Evaluating a front office can be a really difficult thing in MLB since there are so many different factors that play into the success of a team over 162 games, that oftentimes the moves made by management may appear better or worse than they actually are. What isn't hard though is telling when a team has a bad front office, and that's certainly not the case in Toronto. The trades that acquired players like Teoscar Hernández, Robbie Ray, Adam Cimber, and Ross Stripling are all examples of moves that have required relatively little in terms of compensation, but all got the team players who ranged from impact players to Cy Young and Silver Slugger winners. There are some smaller moves too that have given the team some solid pieces. In 2018, the Blue Jays dealt Steve Pierce to the Red Sox at the deadline in exchange for Santiago Espinal. In 2017, the Blue Jays acquired Samad Taylor from the Guardians in exchange for reliever Joe Smith, and in 2022 they were able to use Taylor and Max Castillo to acquire Whit Merrifield. Combine this with the fact that the Marcus Stroman trade is the only time they've really given up a strong starter for little in return, even though they were able to use a piece from that to acquire Berríos two seasons later, and it's hard to poke holes in the roster building of the teams.

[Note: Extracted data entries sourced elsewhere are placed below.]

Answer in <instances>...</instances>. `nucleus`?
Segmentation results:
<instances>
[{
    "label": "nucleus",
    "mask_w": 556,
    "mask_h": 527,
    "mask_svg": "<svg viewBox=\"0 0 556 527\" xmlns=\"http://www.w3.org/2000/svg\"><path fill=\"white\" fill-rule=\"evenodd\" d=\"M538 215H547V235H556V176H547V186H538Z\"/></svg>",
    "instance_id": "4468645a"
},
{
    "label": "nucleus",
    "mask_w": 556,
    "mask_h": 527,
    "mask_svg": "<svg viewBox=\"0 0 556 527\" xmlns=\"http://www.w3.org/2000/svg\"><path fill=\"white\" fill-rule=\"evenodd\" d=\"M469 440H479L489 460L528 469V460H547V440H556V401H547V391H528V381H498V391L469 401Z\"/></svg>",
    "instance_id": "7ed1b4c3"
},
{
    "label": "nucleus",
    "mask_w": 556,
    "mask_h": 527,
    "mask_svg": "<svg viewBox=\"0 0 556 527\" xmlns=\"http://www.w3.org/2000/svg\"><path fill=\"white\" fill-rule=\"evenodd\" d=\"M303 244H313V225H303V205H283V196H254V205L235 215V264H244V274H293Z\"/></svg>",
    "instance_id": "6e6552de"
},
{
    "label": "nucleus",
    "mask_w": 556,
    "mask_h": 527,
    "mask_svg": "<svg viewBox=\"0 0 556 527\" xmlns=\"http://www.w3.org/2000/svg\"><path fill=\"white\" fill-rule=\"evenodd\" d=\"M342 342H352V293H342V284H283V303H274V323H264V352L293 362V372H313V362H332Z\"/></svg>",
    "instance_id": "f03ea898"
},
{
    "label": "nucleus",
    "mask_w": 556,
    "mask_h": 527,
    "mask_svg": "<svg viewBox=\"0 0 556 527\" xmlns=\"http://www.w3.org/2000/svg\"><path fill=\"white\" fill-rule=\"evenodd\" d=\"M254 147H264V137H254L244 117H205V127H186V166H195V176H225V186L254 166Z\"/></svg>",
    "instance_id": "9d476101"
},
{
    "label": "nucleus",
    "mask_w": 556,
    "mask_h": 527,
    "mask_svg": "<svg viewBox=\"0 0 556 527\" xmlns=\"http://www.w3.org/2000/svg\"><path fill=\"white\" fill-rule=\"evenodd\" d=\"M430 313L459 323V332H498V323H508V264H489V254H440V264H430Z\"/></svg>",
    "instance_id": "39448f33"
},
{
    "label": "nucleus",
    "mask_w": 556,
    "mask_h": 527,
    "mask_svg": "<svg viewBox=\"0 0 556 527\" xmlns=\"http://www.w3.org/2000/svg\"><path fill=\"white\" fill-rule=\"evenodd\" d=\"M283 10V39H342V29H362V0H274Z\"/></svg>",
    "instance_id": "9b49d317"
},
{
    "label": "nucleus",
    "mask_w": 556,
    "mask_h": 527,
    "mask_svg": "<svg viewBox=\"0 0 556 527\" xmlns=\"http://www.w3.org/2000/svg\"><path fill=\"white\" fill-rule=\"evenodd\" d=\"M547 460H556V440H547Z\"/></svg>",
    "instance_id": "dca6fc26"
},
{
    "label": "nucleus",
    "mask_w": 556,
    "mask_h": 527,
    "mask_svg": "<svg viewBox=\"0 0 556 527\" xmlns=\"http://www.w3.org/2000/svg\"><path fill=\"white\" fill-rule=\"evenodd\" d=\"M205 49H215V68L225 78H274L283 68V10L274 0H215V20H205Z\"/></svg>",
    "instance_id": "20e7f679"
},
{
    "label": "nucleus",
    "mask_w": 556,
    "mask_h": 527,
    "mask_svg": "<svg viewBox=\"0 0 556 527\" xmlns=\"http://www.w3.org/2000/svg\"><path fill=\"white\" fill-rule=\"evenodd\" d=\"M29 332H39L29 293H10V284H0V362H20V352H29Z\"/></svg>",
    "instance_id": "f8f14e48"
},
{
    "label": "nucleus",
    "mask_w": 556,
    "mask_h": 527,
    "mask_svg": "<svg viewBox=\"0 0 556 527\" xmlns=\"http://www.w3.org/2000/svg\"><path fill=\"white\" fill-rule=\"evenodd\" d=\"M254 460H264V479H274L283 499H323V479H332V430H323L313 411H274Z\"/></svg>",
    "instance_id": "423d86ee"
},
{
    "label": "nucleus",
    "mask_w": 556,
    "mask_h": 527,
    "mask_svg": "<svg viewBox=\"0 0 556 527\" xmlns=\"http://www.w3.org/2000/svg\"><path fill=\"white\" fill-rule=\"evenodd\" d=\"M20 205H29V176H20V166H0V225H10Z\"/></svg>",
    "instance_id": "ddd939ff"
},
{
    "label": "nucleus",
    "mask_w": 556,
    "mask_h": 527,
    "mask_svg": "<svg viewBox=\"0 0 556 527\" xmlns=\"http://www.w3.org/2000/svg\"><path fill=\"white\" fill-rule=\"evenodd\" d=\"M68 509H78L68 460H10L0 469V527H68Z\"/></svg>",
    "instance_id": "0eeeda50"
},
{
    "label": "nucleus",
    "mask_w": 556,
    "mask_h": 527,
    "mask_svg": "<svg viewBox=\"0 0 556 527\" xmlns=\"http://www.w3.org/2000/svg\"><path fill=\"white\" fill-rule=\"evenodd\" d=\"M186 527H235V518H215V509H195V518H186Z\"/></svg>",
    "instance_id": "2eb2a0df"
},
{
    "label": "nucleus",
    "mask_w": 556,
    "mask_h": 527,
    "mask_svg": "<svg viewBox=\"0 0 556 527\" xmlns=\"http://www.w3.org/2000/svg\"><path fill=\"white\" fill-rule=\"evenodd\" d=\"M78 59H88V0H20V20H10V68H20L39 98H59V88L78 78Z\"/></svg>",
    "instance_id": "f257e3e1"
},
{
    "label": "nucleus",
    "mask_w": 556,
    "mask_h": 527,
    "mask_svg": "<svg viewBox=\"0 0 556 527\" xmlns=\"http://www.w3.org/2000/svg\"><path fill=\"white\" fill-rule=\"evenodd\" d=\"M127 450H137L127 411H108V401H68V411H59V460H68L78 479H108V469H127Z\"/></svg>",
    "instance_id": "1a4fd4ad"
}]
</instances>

They've also brought in some key players in free agency, with George Springer and Kevin Gausman being great additions to the roster, Chris Bassitt potentially being the final piece of a top-tier rotation, as well as Kiermaier and Belt being solid vets to help with the backend of the lineup. There's obviously the case of players like Hyun Jin Ryu and Yusei Kikuchi, both of whom haven't had the tenure the team was hoping for so far, but when it comes down to it, the failed contracts don't matter all that much thanks to the next reason the Blue Jays are in such a good spot.

Ownership that is willing to spend

Entering 2023, the Blue Jays have the sixth-highest total payroll in MLB, behind only the Mets, Yankees, Padres, Phillies, and Dodgers. This is even considering that some of their top young players have yet to get big extensions yet, meaning this team has been willing to not only invest in young talent but to do what it takes to get the necessary pieces around them. In other leagues that have a true salary cap, throwing around money can be the downfall of organizations, but in MLB, you can essentially spend whatever you want to make your team as good as possible, and the Jays have been doing just that. Starting with signing Ryu during the 2020 offseason, the organization has shown a willingness to spend money on big-name players and has made Toronto a far more appealing place to come than it has ever been. The Berríos extension last offseason seems like an encouraging sign that they'll shell out the money for their own players, but with Guerrero and Bichette rapidly approaching the open market, we'll see how much ownership is really willing to pay. For now, the Blue Jays seem to have one of the owners most willing to spend in baseball.

They're winning games

What's most important and what puts the Blue Jays in such a good position right now is that, despite not reaching the top of the mountain just yet, they've been winning games. Over the last three seasons, the team has a 215-169 record, which is seventh best in MLB, and they're one of only three teams to have more than 90 wins in each of the last two seasons. Again, they obviously haven't reached their ultimate goal, but this team has already started building toward it and have shown that they have what it takes to win games. Now it's just a matter of continuing this success into October.

In a perfect world, the Blue Jays would already have won multiple World Series by now, but as mentioned earlier, only one team can do that in any given season. Right now, the Jays have the roster, management, and ownership in place to put them in as good of a position to win as possible, and are in as good of a place as any team in baseball.